= Beginning of Section =

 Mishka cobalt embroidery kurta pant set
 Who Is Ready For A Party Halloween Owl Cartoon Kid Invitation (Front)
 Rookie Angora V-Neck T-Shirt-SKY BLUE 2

= End of Section =
= Beginning of Section =

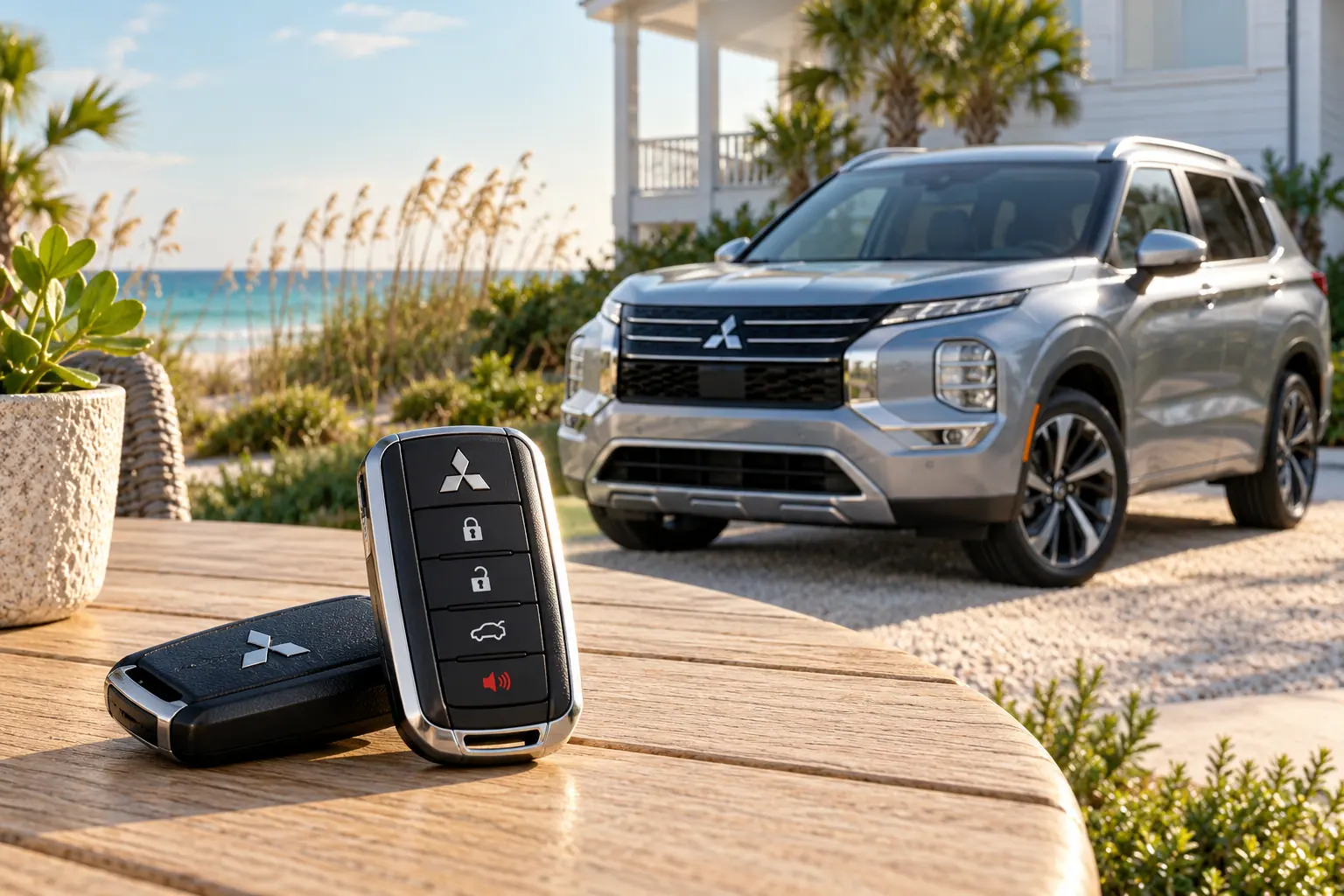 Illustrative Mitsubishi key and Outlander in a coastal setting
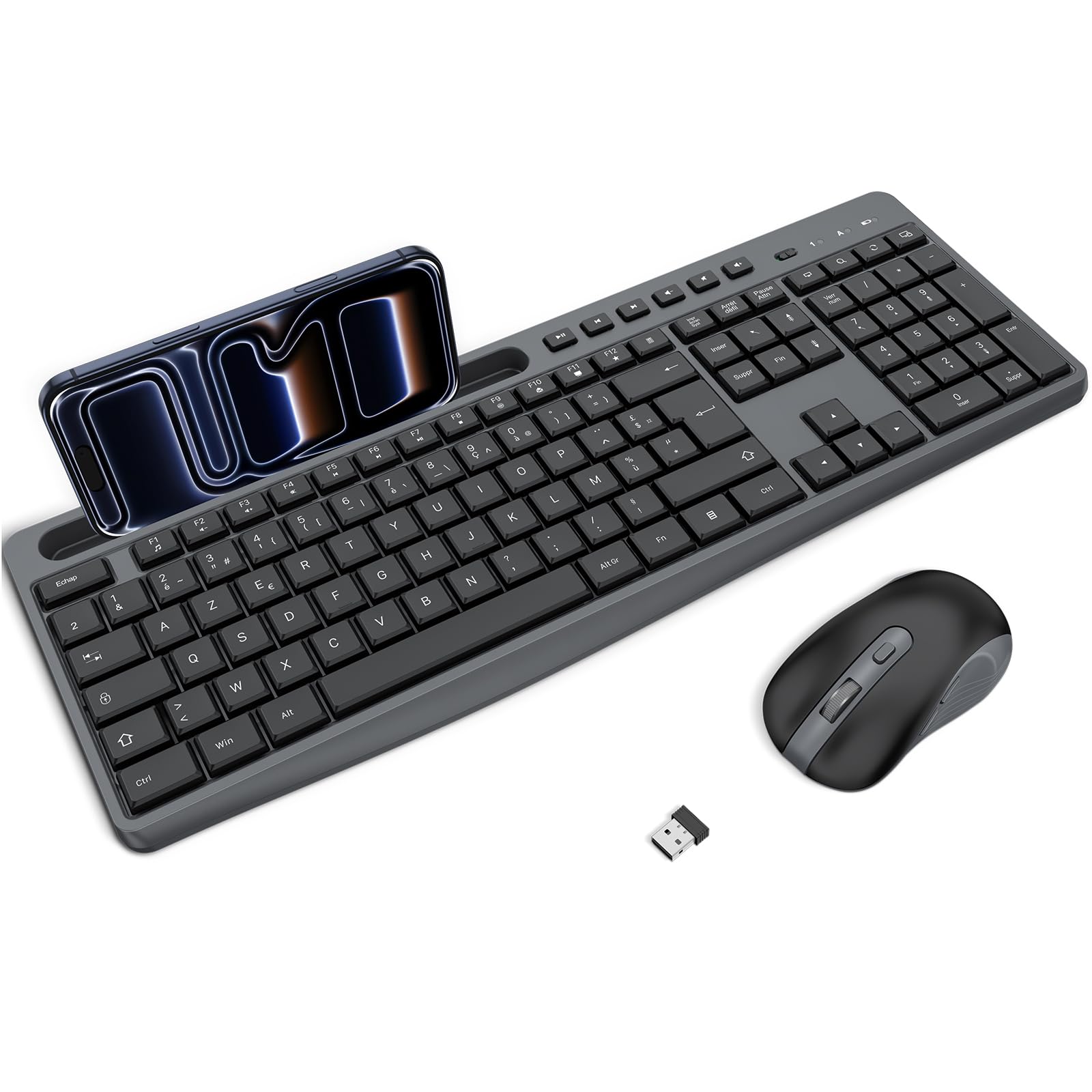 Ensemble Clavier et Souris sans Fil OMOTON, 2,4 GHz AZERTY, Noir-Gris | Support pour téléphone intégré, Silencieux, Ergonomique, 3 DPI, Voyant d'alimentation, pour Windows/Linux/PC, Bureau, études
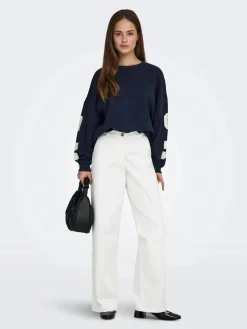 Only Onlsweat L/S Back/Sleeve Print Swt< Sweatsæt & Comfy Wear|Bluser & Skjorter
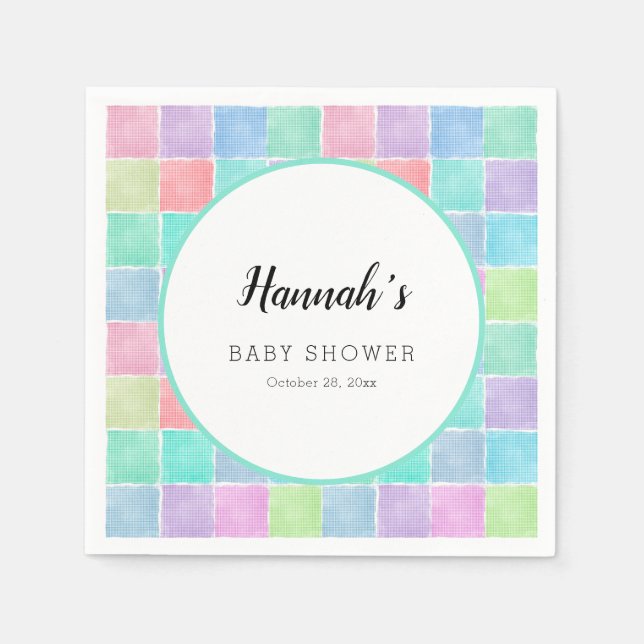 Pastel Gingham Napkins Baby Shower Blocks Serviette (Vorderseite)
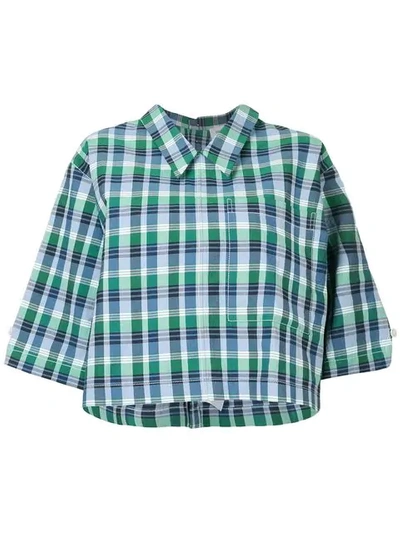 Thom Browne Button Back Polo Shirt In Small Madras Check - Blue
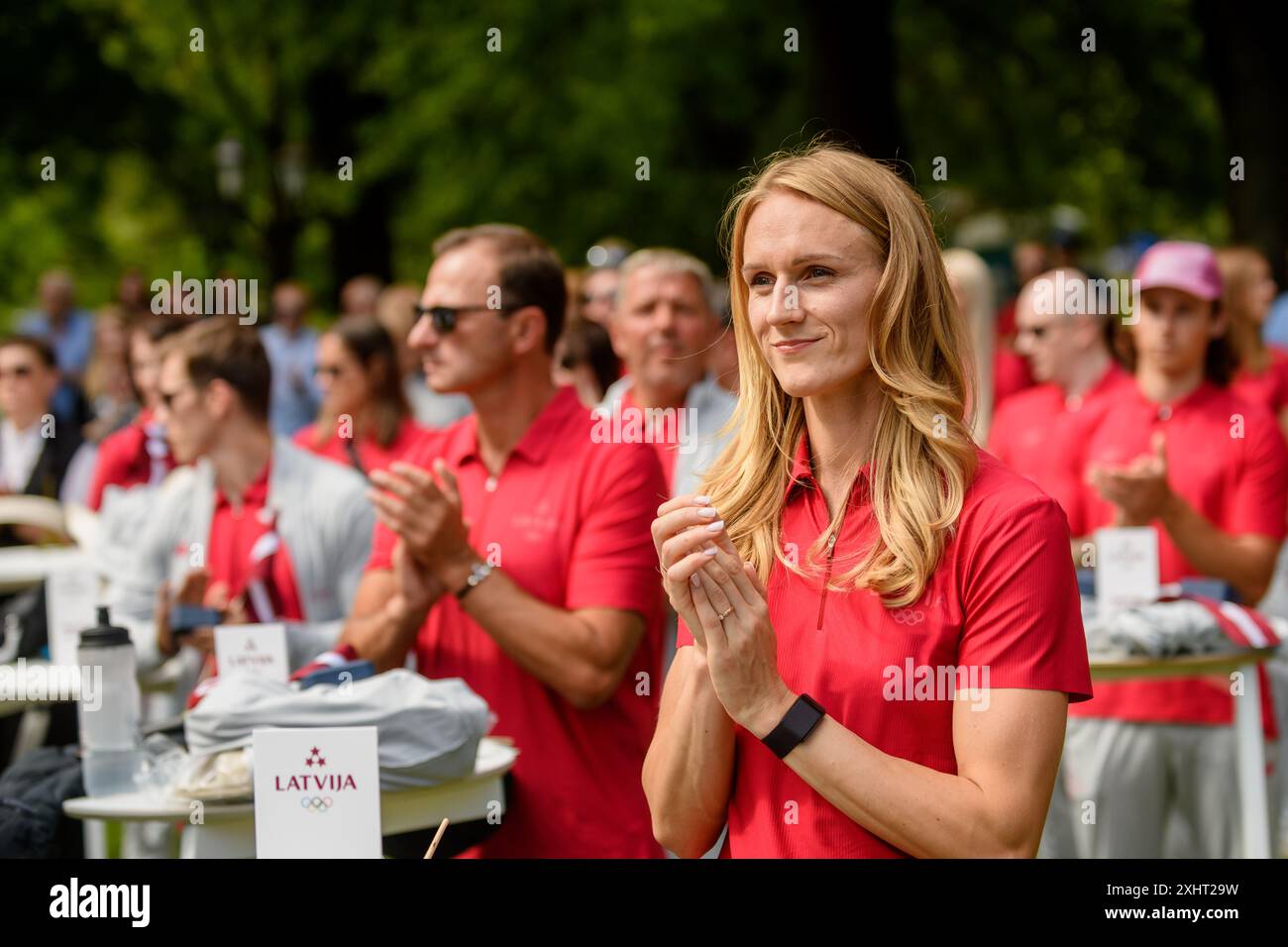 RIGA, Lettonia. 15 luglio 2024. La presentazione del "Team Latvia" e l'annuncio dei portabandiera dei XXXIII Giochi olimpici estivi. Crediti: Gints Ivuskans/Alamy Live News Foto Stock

= End of Section =

Your goal:
Using the entries above, output exactly the lines between the line holding "Who Is Ready" and the line holding "Rookie Angora V-Neck T-Shirt-SKY BLUE 2", end lines included, and nothing more.

Result for this task:
 Who Is Ready For A Party Halloween Owl Cartoon Kid Invitation (Front)
 Rookie Angora V-Neck T-Shirt-SKY BLUE 2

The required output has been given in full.